By Diane Seely, New Parent Support Coordinator
Snips and snails and puppy dog tails… sugar and spice and everything nice…
Parenting is hard work. It’s heart wrenching, overwhelming and joyful all at once. Lately I’ve been pondering whether raising a son with Prader-Willi Syndrome is more difficult than raising a daughter with PWS? The frustration with raising girls – fashion sense, social media navigation and Oh, the DRAMA!
Then there’s the big whammy: body image and self-esteem. Moms especially need to be aware of how you view your own body. What message are you sending about your body image, diet and exercise?
If we are to teach them to listen to their body’s signals and satiety… how in the world do we approach this with the complexity of Prader-Willi Syndrome thrown in the mix?
Raising boys typically comes with a fair amount of stereotyping – boys are supposed to be rambunctious and aggressive. Wrestling with dad, taking risks, playing sports and of course playing video games. Body image isn’t such a big issue, but physical activity is a challenge for a boy with Prader-Willi Syndrome. As parents, our job is to provide plenty of opportunities to try out different activities to find the one that motives them enough to want to practice three times a week. So, how do we encourage them when they begin to recognize the differences from their peers; when the light bulb goes on and they realize: “I may not ever be as good at sports as my friends are” because PWS definitely puts limits on their physical abilities.
Every child is an individual, of course. Personality, genetics (remember that they have the rest of your genetic makeup as well). It’s also true that gender plays a key role – their brains are “wired” differently. The developmental differences that accompany PWS spill over to the social arena. Girls are more prone to share their feelings and take risks putting themselves out there to nurture a friendship. Take a child that already doesn’t quite understand how to pick up on social cues, facial expression or tone of voice; it tends to appear that they aren’t really interested in a deeper friendship. I often say that it’s so much harder for boys to develop and hold onto friendships.
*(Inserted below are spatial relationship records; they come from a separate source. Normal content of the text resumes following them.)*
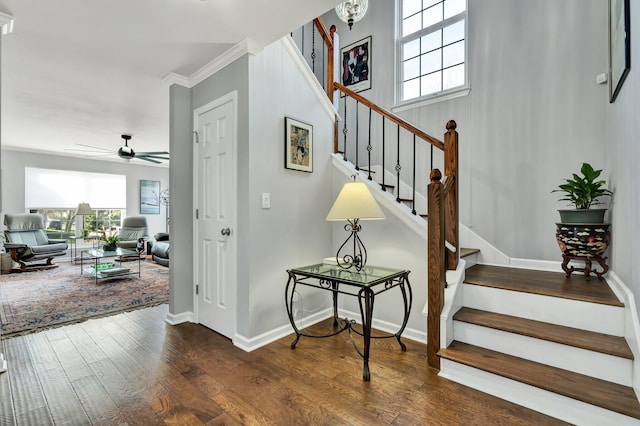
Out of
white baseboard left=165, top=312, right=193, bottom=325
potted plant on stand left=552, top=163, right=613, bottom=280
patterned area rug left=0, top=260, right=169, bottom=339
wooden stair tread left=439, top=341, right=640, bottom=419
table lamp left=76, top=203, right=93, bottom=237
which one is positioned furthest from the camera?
table lamp left=76, top=203, right=93, bottom=237

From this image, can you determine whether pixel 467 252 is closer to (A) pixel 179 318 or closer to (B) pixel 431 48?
(B) pixel 431 48

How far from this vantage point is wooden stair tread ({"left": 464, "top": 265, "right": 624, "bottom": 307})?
192 cm

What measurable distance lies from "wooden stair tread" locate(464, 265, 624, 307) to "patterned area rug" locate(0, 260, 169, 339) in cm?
351

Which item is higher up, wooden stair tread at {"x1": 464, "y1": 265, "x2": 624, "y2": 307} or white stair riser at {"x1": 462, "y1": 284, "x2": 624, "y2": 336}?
wooden stair tread at {"x1": 464, "y1": 265, "x2": 624, "y2": 307}

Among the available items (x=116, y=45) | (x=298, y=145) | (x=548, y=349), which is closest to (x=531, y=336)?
(x=548, y=349)

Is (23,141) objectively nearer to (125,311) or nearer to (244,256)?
(125,311)

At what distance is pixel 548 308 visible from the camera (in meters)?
1.98

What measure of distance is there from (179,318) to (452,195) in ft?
9.07

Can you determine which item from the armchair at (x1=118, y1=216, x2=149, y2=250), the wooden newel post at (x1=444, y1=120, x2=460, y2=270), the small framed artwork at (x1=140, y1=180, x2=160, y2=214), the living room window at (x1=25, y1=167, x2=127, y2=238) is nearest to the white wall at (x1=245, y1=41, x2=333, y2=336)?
the wooden newel post at (x1=444, y1=120, x2=460, y2=270)

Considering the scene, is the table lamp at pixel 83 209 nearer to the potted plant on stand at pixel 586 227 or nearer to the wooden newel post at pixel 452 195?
the wooden newel post at pixel 452 195

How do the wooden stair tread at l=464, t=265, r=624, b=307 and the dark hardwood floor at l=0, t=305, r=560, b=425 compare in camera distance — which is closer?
the dark hardwood floor at l=0, t=305, r=560, b=425


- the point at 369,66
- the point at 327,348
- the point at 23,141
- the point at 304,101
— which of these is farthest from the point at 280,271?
the point at 23,141

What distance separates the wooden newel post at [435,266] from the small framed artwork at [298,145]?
1.21 metres

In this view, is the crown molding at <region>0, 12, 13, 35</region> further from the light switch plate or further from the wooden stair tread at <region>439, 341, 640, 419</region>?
the wooden stair tread at <region>439, 341, 640, 419</region>
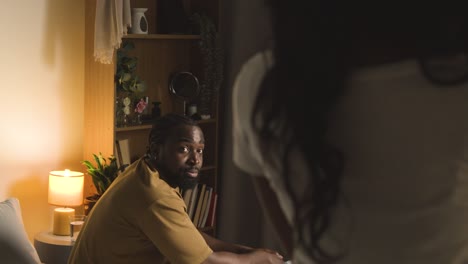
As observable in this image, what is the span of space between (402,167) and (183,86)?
3597 mm

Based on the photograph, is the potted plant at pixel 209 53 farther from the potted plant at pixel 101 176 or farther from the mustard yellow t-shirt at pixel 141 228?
the mustard yellow t-shirt at pixel 141 228

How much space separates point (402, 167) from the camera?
0.70 meters

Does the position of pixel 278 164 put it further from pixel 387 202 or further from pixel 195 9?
pixel 195 9

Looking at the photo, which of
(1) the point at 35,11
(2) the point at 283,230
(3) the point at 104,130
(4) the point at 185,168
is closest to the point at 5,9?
(1) the point at 35,11

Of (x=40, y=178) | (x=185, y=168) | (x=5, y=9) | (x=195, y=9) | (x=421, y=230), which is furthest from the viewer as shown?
(x=195, y=9)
“It’s so interesting; I’ve always been so happy that Oscar is a boy” says Mary Hill, the mother of a teenage boy with PWS. “He had both boys and girls that befriended him very early on (and a couple of those boys now serve as “teen-hangers”…kids who enjoy spending time with him watching sports and playing games, but also understand PWS and how to manage his food and anxiety). He’s also an avid sports fan and has several friends with whom he chats about baseball and basketball. He definitely cannot keep up with typical peers physically, but he plays challenger baseball so he feels a part of things. It’s hard to say how it would be to raise a girl with PWS, but Oscar’s friends, both the boys and the Oscar girls, tend to be laid back and inclusive and not so worried about his awkward gait, his stuttering, his slow-processing or his tendency to always wear orange.”
The bottom line is we can’t try to force our children into a mold based on gender, maturity or a disability. We can ping pong back and forth all day long on the debate; the take-away is that we have to raise our children is such a way that dissolves the tough guy images for boys and the false illusion that girls are smarter than boys, and the perception that a child with a disability can’t be successful.
As a mother of a typical son and a son with PWS – I have taught them that there is no shame in showing emotion, other than anger – and that it’s ok to talk about it – it doesn’t make them less masculine. They have figured out the meaning of identity, belonging and what it means to be interesting – and it has nothing to do with conforming to the rules of what others say, think or what the textbooks say. Nor does it mean growing up to fulfill my wishes or my dreams.
“Don’t ask him to live in your world…visit his world instead.”